An Android monopoly certainly means something. I guess time will tell whether what it turns out to mean is significantly less onerous than other monopolies.

A monopoly means only as much as the amount of control its owner has over it. In the case of Android, most of the power seems to be concentrated amongst the carriers, since they get to decide what versions of the OS will be available on the devices they sell and what UIs/crapware they will be bundled with. With the resulting fragmentation (which is massive), the effectiveness of the monopoly is significantly diminished.

So, in other words, Android will bring us all the downsides of a monopoly without many of its benefits?

Look, Windows was/is a strong monopoly, and yet it ceded most of the hardware decisions to manufacturers, who also add all sorts of bloatware to the OS and mess with the UI, provide their own more "friendly" skins, etc.

Plus ca change.

It's complicated. On the one hand, Google's lack of control over their monopoly is good for the consumer, because it means they cannot do all the awful shit that monopolies do, such as market manipulation and locking out new entrants. But it's bad for the consumer as well because one of the symptoms of lack of control is that the user experience is inconsistent. For example, having to root one's phone to end up with a decently usable device is awful for the average user.

We definitely live in interesting times. My professional opinion is that there's room for one or more players in the smartphone OS market. Windows 8 phone could be one, if it catches on. But seems the real demand is for a mobile operating system that has consistent, smooth user experience and a ton of content like iOS, and customizability and open-endedness like Android. Seems unlikely at this point, but with technology, you never know.

| Instructions to follow |
Translate this sentence from the discussion of an Android monopoly into Spanish: "A monopoly means only as much as the amount of control its owner has over it."

| Data |
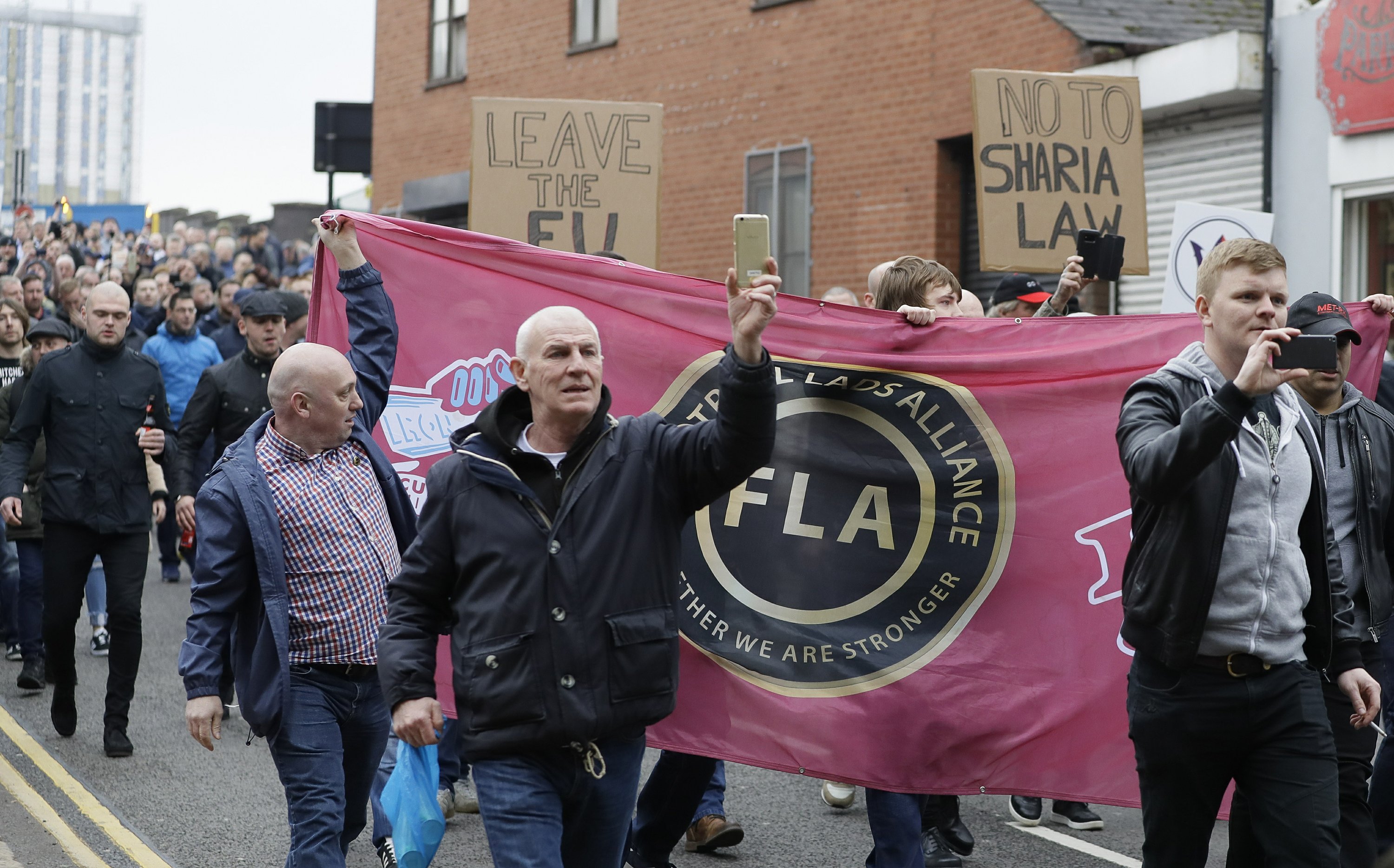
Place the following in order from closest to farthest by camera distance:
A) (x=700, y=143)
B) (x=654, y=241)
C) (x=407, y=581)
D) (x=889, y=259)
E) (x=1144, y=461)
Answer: (x=1144, y=461)
(x=407, y=581)
(x=654, y=241)
(x=889, y=259)
(x=700, y=143)

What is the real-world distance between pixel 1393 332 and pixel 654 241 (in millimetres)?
4217

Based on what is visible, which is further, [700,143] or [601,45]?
[601,45]

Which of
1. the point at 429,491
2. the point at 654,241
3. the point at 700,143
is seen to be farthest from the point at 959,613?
the point at 700,143

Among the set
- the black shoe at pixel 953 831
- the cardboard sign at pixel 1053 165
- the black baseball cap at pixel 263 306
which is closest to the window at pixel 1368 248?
the cardboard sign at pixel 1053 165

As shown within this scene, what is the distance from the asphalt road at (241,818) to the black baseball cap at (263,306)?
2189 mm

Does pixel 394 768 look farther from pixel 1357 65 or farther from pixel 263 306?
pixel 1357 65

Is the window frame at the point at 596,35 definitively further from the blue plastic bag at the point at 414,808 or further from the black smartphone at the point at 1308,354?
the black smartphone at the point at 1308,354

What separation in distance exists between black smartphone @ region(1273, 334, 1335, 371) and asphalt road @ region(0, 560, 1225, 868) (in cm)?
323

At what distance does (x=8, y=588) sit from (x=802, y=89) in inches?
399

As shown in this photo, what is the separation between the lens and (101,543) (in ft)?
26.4

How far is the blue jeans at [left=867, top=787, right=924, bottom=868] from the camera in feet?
16.7

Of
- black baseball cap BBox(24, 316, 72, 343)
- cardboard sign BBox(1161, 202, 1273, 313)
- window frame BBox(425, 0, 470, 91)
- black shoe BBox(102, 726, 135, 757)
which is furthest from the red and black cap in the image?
window frame BBox(425, 0, 470, 91)

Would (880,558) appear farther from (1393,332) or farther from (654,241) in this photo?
(1393,332)

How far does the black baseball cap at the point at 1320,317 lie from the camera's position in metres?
4.80
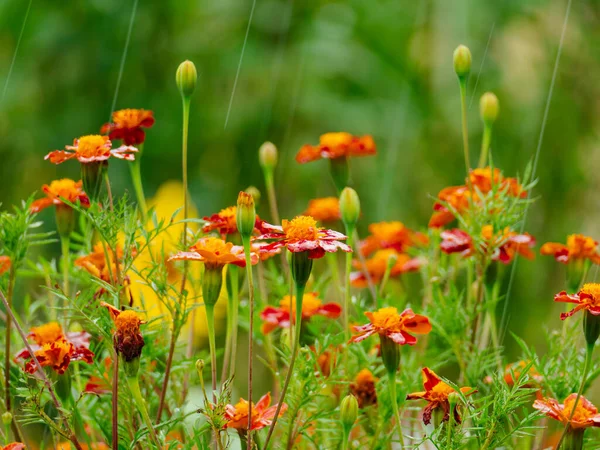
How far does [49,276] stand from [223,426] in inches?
10.0

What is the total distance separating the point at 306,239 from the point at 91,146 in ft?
0.48

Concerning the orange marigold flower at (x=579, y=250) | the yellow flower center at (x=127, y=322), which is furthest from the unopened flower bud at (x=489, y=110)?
the yellow flower center at (x=127, y=322)

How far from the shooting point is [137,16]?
1.77 metres

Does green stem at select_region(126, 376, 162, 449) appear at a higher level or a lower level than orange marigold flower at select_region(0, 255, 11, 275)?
lower

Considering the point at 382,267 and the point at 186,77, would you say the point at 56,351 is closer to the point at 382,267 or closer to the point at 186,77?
the point at 186,77

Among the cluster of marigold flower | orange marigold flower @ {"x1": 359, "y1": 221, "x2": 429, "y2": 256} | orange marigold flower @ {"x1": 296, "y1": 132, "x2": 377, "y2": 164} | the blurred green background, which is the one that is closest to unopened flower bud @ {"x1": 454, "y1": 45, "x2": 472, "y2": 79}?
the cluster of marigold flower

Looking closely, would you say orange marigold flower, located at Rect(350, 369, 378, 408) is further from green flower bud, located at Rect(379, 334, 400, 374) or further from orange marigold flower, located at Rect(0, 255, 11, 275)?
orange marigold flower, located at Rect(0, 255, 11, 275)

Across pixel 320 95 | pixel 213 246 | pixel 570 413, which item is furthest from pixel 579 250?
pixel 320 95

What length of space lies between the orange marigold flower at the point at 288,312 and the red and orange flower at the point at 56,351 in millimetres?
131

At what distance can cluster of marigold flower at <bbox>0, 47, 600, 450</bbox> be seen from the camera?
424 millimetres

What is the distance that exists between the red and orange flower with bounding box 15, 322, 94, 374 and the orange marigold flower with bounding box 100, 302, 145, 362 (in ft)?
0.16

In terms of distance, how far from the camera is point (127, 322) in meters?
0.41

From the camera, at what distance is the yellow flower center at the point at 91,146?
48cm

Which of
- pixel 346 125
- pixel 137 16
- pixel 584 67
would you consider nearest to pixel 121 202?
pixel 346 125
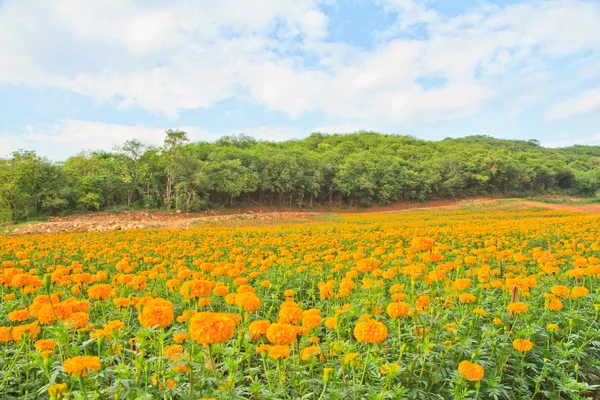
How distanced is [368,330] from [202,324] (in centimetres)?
99

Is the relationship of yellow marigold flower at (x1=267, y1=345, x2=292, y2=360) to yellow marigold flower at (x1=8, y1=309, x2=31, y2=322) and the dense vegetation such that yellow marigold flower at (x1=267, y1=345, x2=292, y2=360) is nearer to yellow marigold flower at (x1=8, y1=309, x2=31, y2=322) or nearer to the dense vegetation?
yellow marigold flower at (x1=8, y1=309, x2=31, y2=322)

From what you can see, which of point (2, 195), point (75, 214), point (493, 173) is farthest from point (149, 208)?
point (493, 173)

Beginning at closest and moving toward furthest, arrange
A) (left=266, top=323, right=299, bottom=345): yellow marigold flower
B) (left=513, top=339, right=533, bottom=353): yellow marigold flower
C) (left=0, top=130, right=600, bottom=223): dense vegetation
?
(left=266, top=323, right=299, bottom=345): yellow marigold flower, (left=513, top=339, right=533, bottom=353): yellow marigold flower, (left=0, top=130, right=600, bottom=223): dense vegetation

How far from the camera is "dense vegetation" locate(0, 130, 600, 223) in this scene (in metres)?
31.3

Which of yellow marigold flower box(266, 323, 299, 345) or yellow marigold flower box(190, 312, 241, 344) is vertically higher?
yellow marigold flower box(190, 312, 241, 344)

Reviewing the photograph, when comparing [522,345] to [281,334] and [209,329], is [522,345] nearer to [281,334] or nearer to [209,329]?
[281,334]

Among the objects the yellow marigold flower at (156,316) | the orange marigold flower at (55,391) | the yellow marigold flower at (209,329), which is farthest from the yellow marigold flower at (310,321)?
the orange marigold flower at (55,391)

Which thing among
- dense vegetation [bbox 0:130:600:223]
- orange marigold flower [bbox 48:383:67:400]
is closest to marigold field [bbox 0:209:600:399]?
orange marigold flower [bbox 48:383:67:400]

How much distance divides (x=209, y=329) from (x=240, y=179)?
38.4m

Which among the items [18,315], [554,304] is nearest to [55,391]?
[18,315]

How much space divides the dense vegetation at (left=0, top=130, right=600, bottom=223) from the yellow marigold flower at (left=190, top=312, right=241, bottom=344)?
1365 inches

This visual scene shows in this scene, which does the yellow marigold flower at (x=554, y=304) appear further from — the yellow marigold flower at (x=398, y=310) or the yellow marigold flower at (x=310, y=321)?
the yellow marigold flower at (x=310, y=321)

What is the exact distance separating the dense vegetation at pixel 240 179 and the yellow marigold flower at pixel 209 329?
3468cm

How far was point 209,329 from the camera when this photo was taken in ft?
5.47
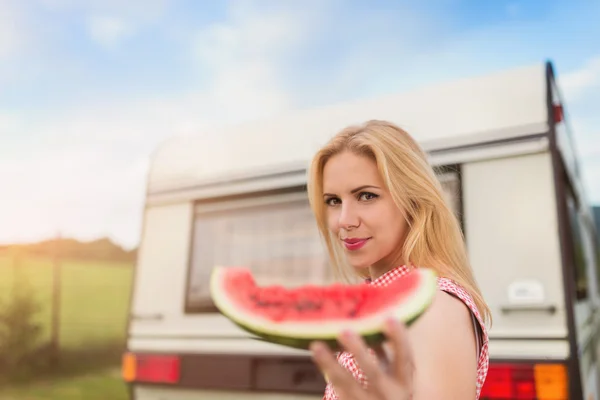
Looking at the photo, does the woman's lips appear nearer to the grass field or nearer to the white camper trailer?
the white camper trailer

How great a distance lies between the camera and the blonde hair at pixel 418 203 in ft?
5.44

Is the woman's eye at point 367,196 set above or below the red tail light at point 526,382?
above

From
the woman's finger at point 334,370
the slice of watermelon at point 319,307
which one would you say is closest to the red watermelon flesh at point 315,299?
the slice of watermelon at point 319,307

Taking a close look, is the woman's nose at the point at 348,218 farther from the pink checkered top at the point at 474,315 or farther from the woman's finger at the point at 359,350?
the woman's finger at the point at 359,350

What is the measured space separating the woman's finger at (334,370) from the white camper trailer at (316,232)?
250cm

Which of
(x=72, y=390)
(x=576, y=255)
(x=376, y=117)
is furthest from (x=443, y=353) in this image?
(x=72, y=390)

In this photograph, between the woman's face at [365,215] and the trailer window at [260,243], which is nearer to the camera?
the woman's face at [365,215]

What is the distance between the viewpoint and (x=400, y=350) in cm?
105

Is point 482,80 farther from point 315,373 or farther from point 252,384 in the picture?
point 252,384

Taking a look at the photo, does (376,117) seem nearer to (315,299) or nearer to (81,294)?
(315,299)

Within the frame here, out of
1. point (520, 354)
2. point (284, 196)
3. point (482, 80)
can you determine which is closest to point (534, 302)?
point (520, 354)

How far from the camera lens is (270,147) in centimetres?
452

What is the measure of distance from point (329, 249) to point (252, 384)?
2.16m

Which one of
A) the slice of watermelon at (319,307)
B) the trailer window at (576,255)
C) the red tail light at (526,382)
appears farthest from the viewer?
the trailer window at (576,255)
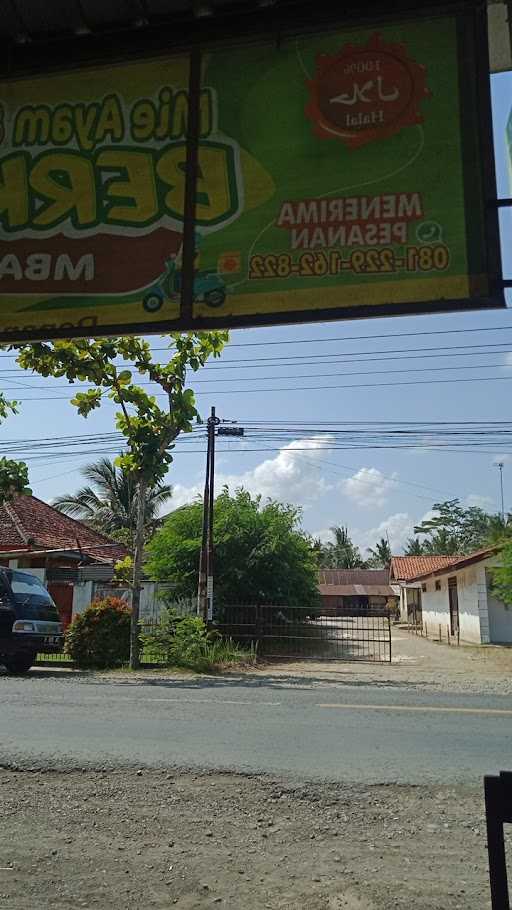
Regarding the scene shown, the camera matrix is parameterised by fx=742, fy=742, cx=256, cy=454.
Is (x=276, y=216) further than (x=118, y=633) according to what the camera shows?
No

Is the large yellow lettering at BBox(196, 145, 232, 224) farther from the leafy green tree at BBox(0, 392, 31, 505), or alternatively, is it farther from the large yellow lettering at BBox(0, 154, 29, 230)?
the leafy green tree at BBox(0, 392, 31, 505)

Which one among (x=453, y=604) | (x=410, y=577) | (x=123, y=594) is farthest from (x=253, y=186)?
(x=410, y=577)

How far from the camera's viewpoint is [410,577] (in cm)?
4906

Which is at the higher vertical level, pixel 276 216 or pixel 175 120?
pixel 175 120

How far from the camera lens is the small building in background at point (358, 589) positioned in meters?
63.8

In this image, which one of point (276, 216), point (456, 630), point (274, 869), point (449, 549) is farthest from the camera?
point (449, 549)

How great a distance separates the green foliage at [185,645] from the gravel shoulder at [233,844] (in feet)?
34.0

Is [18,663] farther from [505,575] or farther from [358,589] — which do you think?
[358,589]

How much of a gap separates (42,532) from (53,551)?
4298 mm

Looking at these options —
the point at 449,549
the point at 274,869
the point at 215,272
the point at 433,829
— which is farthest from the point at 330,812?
the point at 449,549

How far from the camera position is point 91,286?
10.4ft

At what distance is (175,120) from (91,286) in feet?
2.70

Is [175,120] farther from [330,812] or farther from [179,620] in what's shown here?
[179,620]

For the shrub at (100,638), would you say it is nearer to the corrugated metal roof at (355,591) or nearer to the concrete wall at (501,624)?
the concrete wall at (501,624)
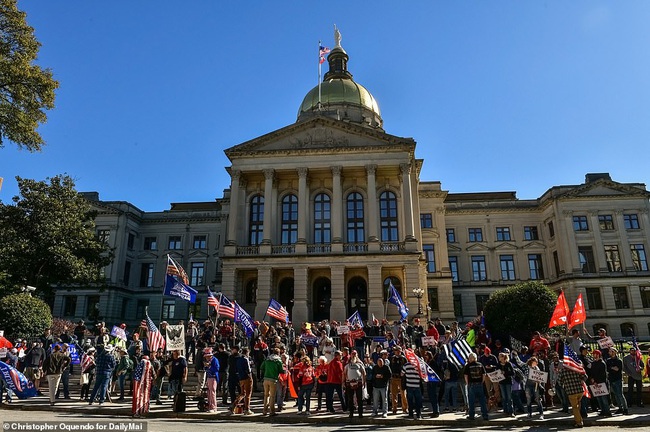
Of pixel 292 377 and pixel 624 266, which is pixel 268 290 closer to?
pixel 292 377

| Response to the exercise |
Un monopolio solo significa tanto como la cantidad de control que su propietario tiene sobre él.